After being demobbed, he returned to Cambridge to complete his engineering degree. He was first called up to play rugby for Scotland in February 1947 against Ireland at Murrayfield but they lost 3-0.

He kept his place for the Calcutta Cup match the following month but it was another disappointment – England's 24-5 win over Scotland was their biggest up to that point.

He was recalled for a 1948 match against Ireland – alas, another defeat – but his most successful outing for his country was in his fourth and last match the following year when Scotland won the Calcutta Cup.

After university, he continued to play club rugby for London Scottish and also played for the Barbarians.

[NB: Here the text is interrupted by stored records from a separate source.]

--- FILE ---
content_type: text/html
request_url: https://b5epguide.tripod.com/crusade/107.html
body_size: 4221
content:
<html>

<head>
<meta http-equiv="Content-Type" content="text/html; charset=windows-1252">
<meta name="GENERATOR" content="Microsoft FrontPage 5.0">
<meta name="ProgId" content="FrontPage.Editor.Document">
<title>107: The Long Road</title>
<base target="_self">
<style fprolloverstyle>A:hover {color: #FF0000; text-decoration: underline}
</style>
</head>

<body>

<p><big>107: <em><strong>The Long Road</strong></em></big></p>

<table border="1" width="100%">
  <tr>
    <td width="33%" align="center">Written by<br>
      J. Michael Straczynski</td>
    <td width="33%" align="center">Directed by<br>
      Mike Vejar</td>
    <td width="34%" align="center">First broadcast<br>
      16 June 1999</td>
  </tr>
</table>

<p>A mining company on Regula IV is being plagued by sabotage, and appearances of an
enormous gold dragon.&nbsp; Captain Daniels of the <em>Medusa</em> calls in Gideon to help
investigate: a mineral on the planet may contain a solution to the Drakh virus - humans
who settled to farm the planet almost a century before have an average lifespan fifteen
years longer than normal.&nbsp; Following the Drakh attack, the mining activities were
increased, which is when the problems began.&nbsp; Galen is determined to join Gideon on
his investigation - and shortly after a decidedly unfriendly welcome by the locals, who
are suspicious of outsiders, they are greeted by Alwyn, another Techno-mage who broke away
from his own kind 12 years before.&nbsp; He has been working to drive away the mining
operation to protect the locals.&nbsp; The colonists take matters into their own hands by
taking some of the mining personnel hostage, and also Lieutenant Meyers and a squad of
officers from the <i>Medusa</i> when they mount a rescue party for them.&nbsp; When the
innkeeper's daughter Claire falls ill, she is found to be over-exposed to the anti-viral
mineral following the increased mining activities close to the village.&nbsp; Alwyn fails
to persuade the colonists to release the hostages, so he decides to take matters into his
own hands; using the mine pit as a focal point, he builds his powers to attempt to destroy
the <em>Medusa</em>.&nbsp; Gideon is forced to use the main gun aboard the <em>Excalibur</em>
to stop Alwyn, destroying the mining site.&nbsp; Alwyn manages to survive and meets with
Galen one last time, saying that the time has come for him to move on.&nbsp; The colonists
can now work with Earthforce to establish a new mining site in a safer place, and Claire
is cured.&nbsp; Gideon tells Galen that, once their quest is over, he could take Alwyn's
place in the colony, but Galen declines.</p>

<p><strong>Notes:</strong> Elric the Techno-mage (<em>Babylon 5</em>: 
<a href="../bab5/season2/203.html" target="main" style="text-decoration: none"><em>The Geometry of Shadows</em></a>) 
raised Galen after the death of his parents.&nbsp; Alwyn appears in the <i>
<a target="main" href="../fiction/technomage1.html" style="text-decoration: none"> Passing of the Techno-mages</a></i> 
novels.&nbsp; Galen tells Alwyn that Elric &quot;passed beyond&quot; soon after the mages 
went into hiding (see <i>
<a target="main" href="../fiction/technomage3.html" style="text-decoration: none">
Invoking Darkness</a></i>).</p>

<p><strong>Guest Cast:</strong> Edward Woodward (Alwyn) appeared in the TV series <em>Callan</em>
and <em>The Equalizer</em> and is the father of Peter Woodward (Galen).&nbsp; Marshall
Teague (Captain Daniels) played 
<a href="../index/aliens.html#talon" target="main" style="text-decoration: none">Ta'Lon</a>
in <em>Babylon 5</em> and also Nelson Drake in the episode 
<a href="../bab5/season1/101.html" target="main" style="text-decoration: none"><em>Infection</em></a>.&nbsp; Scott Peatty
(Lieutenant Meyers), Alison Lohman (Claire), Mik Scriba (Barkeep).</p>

His career as a civil engineer with Shell then started to take him around the world, including Sri Lanka where he formed a rugby team with local people. He was also posted to South Africa and India, where he worked on expanding the newly independent country's road system.

In retirement Campbell, who lived near Reading, was a keen photographer and enjoyed a round of golf at Henley Golf Club. His passion for rugby never left him and he would regularly go to to Murrayfield, where as a former international he had his own seat. He also regularly attended varsity matches.

He died last Thursday and is survived by his wife, Barbara, his son, Keith, who now works for Shell, and two daughters, Frances and Katharine. His eldest son James died from motor neurone disease in 2007.